──────── MATERIAL TO PROCESS ────────

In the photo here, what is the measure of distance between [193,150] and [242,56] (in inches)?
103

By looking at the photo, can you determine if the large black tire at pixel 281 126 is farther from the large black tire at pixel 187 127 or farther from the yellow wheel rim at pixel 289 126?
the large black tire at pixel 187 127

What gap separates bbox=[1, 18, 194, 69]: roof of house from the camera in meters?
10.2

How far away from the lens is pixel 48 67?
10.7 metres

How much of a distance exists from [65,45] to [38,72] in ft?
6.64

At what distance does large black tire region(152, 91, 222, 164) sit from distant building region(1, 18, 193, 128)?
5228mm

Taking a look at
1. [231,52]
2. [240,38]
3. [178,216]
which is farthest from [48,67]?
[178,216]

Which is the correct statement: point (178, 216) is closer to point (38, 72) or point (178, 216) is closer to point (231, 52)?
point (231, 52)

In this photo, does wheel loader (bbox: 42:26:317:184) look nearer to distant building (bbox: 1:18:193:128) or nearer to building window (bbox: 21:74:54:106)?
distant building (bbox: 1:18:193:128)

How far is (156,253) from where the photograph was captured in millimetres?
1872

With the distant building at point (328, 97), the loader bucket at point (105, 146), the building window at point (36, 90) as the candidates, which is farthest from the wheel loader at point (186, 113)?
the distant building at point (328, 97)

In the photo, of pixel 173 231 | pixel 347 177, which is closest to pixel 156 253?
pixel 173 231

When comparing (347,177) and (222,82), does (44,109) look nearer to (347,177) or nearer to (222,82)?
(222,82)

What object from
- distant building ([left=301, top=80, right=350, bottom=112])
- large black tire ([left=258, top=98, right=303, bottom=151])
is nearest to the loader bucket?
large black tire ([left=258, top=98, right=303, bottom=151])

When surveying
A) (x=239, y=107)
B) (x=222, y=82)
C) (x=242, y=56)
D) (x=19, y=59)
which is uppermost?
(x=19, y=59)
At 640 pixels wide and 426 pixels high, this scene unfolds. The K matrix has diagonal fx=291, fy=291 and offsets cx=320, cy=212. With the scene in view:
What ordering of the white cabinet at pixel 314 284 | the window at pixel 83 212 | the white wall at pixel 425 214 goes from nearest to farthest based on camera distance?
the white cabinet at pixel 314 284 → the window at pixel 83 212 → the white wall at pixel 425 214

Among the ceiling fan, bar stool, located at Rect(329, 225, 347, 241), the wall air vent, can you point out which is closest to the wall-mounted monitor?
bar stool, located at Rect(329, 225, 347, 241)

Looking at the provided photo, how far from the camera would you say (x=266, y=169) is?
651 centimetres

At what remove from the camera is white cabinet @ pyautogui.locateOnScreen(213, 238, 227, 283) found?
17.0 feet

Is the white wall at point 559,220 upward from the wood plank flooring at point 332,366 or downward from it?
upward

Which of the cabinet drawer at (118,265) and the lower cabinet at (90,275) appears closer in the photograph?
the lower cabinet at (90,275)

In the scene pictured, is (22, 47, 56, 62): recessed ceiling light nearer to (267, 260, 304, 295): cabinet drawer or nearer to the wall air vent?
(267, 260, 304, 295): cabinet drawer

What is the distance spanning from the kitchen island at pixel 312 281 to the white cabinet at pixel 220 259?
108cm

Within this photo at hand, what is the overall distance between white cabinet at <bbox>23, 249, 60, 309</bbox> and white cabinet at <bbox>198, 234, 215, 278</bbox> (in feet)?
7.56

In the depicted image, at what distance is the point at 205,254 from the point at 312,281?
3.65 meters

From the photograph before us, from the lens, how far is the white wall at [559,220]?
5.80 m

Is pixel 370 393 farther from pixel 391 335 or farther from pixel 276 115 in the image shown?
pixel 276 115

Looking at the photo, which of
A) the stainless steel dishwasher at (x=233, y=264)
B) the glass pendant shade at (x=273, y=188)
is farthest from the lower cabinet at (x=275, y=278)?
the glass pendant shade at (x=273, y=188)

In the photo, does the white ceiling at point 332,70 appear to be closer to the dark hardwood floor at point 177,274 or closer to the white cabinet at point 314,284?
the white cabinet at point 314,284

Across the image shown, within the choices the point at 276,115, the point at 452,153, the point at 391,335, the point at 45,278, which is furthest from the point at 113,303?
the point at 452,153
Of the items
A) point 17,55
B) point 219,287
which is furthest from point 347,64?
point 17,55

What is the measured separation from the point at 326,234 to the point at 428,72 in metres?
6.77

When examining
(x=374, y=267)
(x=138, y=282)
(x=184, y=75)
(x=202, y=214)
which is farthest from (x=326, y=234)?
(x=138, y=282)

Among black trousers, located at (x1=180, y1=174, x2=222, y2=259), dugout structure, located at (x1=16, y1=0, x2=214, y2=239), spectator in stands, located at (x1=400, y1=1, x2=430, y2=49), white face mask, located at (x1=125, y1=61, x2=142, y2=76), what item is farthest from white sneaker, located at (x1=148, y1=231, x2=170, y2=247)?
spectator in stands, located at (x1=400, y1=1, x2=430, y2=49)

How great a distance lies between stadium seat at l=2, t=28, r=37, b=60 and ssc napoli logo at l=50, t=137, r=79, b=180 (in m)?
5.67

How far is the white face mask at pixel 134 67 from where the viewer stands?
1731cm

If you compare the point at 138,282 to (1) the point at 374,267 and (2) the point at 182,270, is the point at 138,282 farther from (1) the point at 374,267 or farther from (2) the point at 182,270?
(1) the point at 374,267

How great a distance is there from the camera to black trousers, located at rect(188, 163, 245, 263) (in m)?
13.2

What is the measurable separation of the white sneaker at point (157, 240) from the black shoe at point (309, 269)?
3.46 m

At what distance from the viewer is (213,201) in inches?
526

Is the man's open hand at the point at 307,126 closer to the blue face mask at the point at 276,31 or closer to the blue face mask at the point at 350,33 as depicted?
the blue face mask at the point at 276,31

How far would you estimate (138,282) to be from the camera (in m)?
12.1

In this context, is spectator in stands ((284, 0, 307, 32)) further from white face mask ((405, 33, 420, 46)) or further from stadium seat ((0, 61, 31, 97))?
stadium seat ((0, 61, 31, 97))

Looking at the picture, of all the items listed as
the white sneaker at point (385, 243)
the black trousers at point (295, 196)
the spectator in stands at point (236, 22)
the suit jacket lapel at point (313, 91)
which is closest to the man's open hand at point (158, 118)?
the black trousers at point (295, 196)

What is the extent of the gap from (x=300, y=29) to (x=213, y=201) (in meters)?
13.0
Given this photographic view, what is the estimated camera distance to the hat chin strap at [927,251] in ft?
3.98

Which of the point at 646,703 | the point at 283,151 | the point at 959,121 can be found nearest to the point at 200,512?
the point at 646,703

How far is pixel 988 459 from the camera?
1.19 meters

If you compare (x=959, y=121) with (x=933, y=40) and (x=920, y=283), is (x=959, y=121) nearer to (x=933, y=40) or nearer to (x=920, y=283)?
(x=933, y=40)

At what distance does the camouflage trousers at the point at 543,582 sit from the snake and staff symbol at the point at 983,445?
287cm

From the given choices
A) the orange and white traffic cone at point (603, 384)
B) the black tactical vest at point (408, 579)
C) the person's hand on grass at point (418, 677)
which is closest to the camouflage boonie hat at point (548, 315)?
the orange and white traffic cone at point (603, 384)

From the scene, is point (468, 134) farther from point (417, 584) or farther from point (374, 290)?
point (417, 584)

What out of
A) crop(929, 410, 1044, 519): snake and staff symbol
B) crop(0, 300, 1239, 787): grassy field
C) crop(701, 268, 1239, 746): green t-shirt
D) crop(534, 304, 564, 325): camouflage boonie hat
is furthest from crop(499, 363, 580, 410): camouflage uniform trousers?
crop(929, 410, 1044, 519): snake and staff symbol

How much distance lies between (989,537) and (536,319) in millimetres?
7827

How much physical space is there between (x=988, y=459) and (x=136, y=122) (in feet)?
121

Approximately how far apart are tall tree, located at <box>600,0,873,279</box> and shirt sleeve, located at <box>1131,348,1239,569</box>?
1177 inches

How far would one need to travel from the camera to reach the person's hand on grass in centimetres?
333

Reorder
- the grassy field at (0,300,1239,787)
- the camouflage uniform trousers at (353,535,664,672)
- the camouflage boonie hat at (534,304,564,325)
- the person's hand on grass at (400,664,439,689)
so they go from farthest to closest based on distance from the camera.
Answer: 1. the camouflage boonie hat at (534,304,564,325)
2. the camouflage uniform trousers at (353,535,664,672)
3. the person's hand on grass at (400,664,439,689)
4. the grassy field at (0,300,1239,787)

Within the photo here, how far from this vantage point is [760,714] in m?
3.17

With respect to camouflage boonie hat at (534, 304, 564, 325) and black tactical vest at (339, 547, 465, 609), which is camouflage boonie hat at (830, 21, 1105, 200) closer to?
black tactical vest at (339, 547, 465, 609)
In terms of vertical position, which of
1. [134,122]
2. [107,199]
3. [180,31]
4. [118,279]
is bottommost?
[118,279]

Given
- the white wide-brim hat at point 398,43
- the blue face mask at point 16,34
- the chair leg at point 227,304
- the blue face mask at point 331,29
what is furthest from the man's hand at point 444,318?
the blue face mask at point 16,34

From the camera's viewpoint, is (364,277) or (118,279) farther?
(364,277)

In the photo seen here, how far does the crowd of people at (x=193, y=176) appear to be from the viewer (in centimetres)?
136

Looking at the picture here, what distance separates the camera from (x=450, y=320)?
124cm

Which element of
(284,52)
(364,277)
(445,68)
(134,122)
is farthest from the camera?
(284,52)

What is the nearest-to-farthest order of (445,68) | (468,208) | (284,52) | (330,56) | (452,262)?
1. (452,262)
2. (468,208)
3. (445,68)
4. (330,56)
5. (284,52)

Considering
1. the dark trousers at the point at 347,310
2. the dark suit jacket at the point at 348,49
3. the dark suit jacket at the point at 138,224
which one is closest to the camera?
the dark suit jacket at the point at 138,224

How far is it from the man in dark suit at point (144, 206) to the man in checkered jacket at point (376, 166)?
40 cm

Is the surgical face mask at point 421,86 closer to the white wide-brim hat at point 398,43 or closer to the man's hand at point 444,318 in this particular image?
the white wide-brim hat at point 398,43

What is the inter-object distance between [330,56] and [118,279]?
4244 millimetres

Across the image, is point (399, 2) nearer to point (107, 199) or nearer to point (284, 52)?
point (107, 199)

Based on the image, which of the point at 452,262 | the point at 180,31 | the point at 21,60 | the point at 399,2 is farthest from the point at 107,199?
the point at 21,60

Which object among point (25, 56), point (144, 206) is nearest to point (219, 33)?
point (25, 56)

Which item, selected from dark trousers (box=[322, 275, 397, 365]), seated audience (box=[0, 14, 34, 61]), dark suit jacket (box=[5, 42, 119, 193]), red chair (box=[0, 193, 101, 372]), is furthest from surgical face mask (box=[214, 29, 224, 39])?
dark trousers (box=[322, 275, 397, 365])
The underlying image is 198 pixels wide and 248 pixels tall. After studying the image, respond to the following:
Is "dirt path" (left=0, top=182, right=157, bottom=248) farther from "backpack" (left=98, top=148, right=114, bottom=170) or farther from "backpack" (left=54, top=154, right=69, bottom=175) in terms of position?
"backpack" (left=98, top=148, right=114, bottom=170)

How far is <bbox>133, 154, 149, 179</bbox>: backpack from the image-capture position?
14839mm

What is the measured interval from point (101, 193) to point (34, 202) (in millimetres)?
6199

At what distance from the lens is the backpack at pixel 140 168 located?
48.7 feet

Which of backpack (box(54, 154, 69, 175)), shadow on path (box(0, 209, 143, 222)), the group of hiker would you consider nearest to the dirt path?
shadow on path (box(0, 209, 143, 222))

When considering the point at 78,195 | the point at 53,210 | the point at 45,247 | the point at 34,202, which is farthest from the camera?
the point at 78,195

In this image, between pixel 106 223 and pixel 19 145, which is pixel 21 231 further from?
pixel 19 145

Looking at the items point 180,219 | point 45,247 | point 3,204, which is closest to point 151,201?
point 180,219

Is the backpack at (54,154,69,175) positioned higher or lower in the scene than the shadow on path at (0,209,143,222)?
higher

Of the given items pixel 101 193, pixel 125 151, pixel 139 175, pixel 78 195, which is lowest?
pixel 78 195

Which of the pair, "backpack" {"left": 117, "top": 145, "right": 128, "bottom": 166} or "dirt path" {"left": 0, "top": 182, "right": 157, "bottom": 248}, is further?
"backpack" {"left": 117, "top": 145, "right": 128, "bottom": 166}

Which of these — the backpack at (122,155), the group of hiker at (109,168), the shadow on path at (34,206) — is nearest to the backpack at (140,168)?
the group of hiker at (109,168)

────────

# [WRITTEN PROBLEM]
Retype the lines of the records verbatim, beginning with the line containing "In this image, between" and continuing through the final line of the records.

# [RESULT FOR THIS EXERCISE]
In this image, between pixel 106 223 and pixel 19 145, which is pixel 21 231 further from?
pixel 19 145

Looking at the items point 180,219 | point 45,247 | point 3,204, which is closest to point 151,201?
point 180,219

Is the backpack at (54,154,69,175) positioned higher or lower in the scene than the shadow on path at (0,209,143,222)?
higher

Of the given items pixel 101 193, pixel 125 151, pixel 139 175, pixel 78 195, which is lowest?
pixel 78 195

Which of the pair, "backpack" {"left": 117, "top": 145, "right": 128, "bottom": 166} or "dirt path" {"left": 0, "top": 182, "right": 157, "bottom": 248}, is further?
"backpack" {"left": 117, "top": 145, "right": 128, "bottom": 166}

Which of these — the backpack at (122,155), the group of hiker at (109,168), the shadow on path at (34,206) — is nearest to the backpack at (140,168)?
the group of hiker at (109,168)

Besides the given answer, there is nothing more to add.